• BLOQUE DE TEXTO
Importantes investigaciones han revelado en años recientes los efectos desestructuradores de los nuevos tipos de organización del trabajo (Head, 2014). La “desintermediación” aportada por las plataformas digitales conduce no solo a una competencia dirigida contra un gran número de profesiones reglamentadas u organizadas, sino además, y especialmente, a movilizar la actividad de la gente de modos que no son, o por lo menos no parecen ser ya, ni el empleo asalariado ni ninguna forma clásica de autoempleo. Las plataformas digitales proporcionan acceso a quienes ofrecen trabajo y a los que solicitan un servicio, contribuyendo así a reducir el trabajo a servicios individualizados, a tareas fragmentarias, a desmantelar los grupos que trabajan colectivamente y a individualizar unas relaciones laborales ya muy deterioradas.
Incluso a pesar de que las “órdenes” formales no entran en el cuadro, este tipo de arreglo permite a las plataformas aprovecharse del trabajo de otros y gestionarlo. Obtienen los mismos resultados que si proporcionaran empleo asalariado – dan órdenes, controlan las tareas y penalizan las deficiencias – sin verse obligadas, sin embargo, a asumir las responsibilidades tradicionalmente asociadas a la figura del dador de empleo. Es trabajo “a demanda”, “de usar y tirar”, trabajo a piezas hecho por trabajadores que no son empleados – las plataformas rehúsan ejercer la función de dadores de empleo, y llaman a los trabajadores sus “socios” – ni auténticos emprendedores (Levratto y Serverin, 2013). Si estos pretenden acceder a una plataforma y quedarse en ella, de hecho deberán cumplir con un gran número de obligaciones incompatibles con el estatus de un autoempleado. La investigación disponible muestra un control y una supervisión reforzados, un asesoramiento permanente – incluido el de los clientes – y muy escasa o ninguna participación en las decisiones sobre cómo debe hacerse el trabajo, ya que este se verifica mediante una “gestión algorítmica” (Rosenblat y Stark, 2015). Algunos autores llaman la atención sobre el descenso en la prestación intelectual que provoca el trabajo dirigido por ordenadores (Amazon) y sobre el resultado final, con un énfasis acrecentado en la baja especialización (Head, 2014). Es el retorno del trabajo como mercancía en su peor forma: lo llaman capitalismo de plataformas (Lobo, 2014), sweatshops (fábricas de sudor), trabajo digital (Cardon y Casilli 2015). El incumplimiento de la legislación laboral nacional se ve facilitado por el carácter transnacional de las plataformas y la dificultad del control, cuando todas las relaciones están mediadas por ordenadores.
¿El fin del empleo asalariado?

• REGISTROS MOSTRADOS
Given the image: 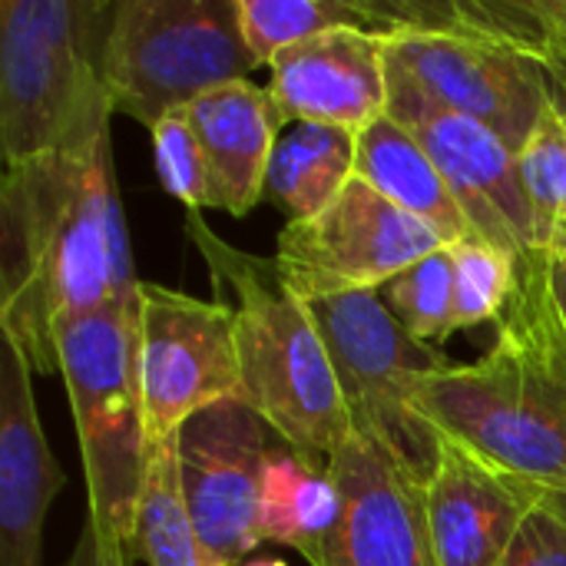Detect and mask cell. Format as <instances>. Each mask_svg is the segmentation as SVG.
==
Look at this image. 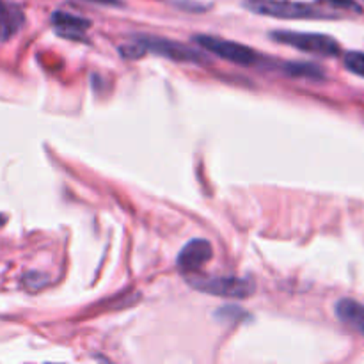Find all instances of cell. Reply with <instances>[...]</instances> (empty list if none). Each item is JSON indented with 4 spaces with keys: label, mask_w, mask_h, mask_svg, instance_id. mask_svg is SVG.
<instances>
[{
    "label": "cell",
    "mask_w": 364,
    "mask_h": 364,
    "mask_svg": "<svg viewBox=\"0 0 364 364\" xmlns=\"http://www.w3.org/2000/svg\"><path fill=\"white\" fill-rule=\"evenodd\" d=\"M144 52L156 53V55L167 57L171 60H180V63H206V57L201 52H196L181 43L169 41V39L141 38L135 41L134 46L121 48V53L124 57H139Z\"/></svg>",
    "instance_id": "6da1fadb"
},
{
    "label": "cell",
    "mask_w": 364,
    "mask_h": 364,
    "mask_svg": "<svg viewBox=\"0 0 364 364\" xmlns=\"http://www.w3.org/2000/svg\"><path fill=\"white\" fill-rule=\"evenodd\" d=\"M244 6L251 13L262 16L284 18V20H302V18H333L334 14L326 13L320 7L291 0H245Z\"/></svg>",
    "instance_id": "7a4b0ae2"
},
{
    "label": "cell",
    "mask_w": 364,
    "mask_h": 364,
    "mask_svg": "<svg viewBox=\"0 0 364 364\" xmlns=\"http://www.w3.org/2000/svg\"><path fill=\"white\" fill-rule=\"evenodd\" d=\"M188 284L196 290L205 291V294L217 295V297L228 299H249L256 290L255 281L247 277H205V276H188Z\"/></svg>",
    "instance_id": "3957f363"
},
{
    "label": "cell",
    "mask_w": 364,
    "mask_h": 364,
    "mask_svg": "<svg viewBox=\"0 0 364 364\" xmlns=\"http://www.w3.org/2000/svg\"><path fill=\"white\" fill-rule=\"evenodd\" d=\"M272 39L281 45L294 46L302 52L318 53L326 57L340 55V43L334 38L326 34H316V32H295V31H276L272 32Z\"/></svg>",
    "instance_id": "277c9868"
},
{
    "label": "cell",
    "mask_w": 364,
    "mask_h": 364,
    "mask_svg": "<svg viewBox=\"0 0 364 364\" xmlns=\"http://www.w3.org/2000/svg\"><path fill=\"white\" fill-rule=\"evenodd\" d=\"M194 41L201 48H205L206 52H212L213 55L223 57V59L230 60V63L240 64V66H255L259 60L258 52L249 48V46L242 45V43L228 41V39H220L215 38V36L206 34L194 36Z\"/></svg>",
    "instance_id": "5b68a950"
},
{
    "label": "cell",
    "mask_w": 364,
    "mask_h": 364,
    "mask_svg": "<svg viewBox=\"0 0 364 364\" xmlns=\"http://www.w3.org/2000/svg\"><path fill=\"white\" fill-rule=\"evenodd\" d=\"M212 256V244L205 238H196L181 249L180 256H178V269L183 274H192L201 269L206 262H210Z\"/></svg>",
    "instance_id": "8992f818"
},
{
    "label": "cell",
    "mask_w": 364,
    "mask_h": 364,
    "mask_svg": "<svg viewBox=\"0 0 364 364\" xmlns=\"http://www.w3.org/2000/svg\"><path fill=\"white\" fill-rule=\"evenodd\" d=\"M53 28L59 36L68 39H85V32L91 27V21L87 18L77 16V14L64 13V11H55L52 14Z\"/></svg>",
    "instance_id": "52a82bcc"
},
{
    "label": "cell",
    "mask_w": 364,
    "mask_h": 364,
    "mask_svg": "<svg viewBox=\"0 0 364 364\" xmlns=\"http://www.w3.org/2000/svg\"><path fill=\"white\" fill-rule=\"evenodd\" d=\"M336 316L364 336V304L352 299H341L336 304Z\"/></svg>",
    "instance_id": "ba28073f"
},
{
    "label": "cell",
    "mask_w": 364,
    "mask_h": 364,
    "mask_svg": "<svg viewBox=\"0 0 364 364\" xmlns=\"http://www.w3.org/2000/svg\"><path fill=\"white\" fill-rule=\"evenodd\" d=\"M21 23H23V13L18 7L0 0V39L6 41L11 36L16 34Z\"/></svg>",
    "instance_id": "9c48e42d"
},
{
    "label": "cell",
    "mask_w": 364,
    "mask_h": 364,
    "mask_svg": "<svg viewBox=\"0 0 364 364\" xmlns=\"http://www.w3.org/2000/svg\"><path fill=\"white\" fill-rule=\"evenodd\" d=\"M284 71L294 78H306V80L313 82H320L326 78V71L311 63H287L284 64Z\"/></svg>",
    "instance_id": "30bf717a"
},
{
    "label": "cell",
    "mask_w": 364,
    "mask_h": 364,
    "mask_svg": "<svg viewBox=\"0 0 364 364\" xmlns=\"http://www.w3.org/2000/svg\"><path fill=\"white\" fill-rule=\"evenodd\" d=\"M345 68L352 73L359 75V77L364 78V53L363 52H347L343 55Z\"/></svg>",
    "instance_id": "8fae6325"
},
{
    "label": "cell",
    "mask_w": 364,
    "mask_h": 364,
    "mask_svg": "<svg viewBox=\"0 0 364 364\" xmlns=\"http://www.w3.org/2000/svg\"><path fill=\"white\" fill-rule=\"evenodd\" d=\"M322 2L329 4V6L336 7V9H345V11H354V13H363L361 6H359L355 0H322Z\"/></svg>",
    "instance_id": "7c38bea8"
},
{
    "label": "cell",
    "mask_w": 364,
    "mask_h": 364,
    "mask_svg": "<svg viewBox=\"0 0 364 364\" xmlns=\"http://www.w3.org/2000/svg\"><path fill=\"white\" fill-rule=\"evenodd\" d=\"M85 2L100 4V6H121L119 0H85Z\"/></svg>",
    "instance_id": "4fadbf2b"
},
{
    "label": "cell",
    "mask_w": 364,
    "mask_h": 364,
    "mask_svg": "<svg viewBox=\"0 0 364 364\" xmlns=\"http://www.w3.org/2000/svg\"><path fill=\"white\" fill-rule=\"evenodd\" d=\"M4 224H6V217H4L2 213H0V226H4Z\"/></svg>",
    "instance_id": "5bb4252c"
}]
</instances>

• INSTRUCCIÓN
Escribe la continuación del texto sobre el trabajo en las plataformas digitales a partir de donde termina. Los registros proceden de otra fuente.

• RESPUESTA
Mientras algunas personas saludan el hecho de que se pongan en cuestión los “privilegios” y los ingresos inmerecidos de por vida – o por lo menos los monopolios y la protección de que disfrutan las profesiones reglamentadas –, las personas reales que trabajan “para” o “con” estas plataformas llaman la atención sobre lo que eufemísticamente se conoce como “errores de clasificación”, es decir el hecho de que los trabajadores son claramente tratados como empleados – porque su trabajo es supervisado, por más que sea un algoritmo el que lo hace, y se dan órdenes muy precisas que es obligatorio observar – pero no tienen ni siquiera contrato. Es como si los creadores de estas plataformas, para quienes se obtiene y se retiene un beneficio valioso, rehusaran asumir las responsabilidades que corresponden no solo a quienes supervisan el trabajo asalariado, sino también a quienes pagan la tarea realizada por un trabajador autoempleado sujeto a un contrato comercial; como si la desaparición de una jerarquía definida en la empresa causara la desaparición del mismo empresario o empresaria. Las personas que realizan el trabajo no son ni empleados ni siquiera, por lo general, reconocidos como emprendedores con las protecciones, los seguros y las cualificaciones tradicionalmente exigidas para ellos.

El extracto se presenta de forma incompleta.